Your task » Reproduce the full listing below word for word, from its first line through its last.

Records supplied »
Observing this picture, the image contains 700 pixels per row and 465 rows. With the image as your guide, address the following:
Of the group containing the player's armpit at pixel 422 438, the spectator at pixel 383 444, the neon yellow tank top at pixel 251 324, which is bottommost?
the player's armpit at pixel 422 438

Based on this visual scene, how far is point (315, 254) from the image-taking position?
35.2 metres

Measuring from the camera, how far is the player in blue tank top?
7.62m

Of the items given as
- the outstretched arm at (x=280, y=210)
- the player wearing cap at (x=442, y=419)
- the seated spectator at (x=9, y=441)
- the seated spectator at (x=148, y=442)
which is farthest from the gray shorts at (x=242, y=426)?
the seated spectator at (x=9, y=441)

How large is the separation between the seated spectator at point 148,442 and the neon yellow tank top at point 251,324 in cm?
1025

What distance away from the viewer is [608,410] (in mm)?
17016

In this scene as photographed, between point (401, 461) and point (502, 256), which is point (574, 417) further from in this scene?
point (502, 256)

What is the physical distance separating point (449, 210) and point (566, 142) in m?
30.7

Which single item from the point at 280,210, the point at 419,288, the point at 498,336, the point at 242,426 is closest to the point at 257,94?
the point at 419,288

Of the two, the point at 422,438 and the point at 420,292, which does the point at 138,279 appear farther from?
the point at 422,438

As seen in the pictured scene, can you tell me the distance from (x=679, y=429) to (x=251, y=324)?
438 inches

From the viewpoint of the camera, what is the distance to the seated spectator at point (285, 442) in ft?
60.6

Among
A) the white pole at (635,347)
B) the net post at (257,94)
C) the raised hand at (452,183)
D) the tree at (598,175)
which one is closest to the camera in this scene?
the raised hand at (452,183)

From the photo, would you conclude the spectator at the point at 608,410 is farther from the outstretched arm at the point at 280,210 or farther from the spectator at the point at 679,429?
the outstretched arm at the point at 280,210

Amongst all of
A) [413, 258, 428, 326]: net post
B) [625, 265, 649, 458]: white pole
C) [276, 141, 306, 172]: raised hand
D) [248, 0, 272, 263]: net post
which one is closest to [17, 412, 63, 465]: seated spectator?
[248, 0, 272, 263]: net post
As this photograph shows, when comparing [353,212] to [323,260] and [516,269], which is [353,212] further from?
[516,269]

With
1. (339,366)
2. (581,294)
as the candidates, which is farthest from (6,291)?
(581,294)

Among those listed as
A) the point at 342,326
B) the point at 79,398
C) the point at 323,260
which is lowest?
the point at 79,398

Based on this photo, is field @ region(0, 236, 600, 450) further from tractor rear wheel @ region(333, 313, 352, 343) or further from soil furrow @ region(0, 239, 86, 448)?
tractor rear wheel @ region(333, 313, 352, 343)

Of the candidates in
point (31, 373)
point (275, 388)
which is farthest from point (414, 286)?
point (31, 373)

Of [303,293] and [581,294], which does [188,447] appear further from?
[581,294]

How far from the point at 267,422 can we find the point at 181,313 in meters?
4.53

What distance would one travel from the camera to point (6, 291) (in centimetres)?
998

Final result »
Observing this picture, the image contains 700 pixels per row and 465 rows. With the image as your guide, address the following:
Of the group containing the player's armpit at pixel 422 438, the spectator at pixel 383 444, the neon yellow tank top at pixel 251 324, which is bottommost?
the player's armpit at pixel 422 438

Based on this visual scene, how far is point (315, 254) from the image-taking position?
35.2 metres

Measuring from the camera, how far is the player in blue tank top?
7.62m

Of the items given as
- the outstretched arm at (x=280, y=210)
- the player wearing cap at (x=442, y=419)
- the seated spectator at (x=9, y=441)
- the seated spectator at (x=148, y=442)
which is farthest from the gray shorts at (x=242, y=426)?
the seated spectator at (x=9, y=441)

How large is the separation between the seated spectator at point 148,442 and the neon yellow tank top at point 251,324 in cm?
1025

What distance away from the viewer is [608,410] (in mm)?
17016

In this scene as photographed, between point (401, 461) and point (502, 256), which is point (574, 417) further from in this scene?
point (502, 256)

What is the physical distance separating point (449, 210) and point (566, 142) in m?
30.7

Which single item from the point at 280,210, the point at 419,288, the point at 498,336, the point at 242,426 is closest to the point at 257,94?
the point at 419,288

Of the two, the point at 422,438 and the point at 420,292, which does the point at 138,279 appear farther from?
the point at 422,438

As seen in the pictured scene, can you tell me the distance from (x=679, y=429) to (x=251, y=324)?
438 inches

From the viewpoint of the camera, what is the distance to the seated spectator at point (285, 442) in ft?
60.6

Among
A) the white pole at (635,347)
B) the net post at (257,94)
C) the raised hand at (452,183)
D) the tree at (598,175)
which one is closest to the camera in this scene?
the raised hand at (452,183)

From the photo, would you conclude the spectator at the point at 608,410 is farther from the outstretched arm at the point at 280,210 or farther from the spectator at the point at 679,429?
the outstretched arm at the point at 280,210

Amongst all of
A) [413, 258, 428, 326]: net post
B) [625, 265, 649, 458]: white pole
C) [276, 141, 306, 172]: raised hand
D) [248, 0, 272, 263]: net post
which one is closest to [17, 412, 63, 465]: seated spectator?
[248, 0, 272, 263]: net post
As this photograph shows, when comparing [353,212] to [323,260] and [516,269], which is [353,212] further from?
[516,269]

With
1. (339,366)
2. (581,294)
as the candidates, which is farthest from (6,291)?
(581,294)

Among those listed as
A) the point at 342,326
B) the point at 79,398
C) the point at 323,260
which is lowest?
the point at 79,398

Based on this photo, is field @ region(0, 236, 600, 450) further from tractor rear wheel @ region(333, 313, 352, 343) or further from soil furrow @ region(0, 239, 86, 448)?
tractor rear wheel @ region(333, 313, 352, 343)

Of the candidates in
point (31, 373)
point (275, 388)
which is farthest from point (414, 286)?
point (31, 373)

Of [303,293] and [581,294], which does [188,447] appear further from?
[581,294]

How far from the point at 267,422 can we find the point at 181,313 in meters?
4.53

What distance would one travel from the camera to point (6, 291) (in centimetres)?
998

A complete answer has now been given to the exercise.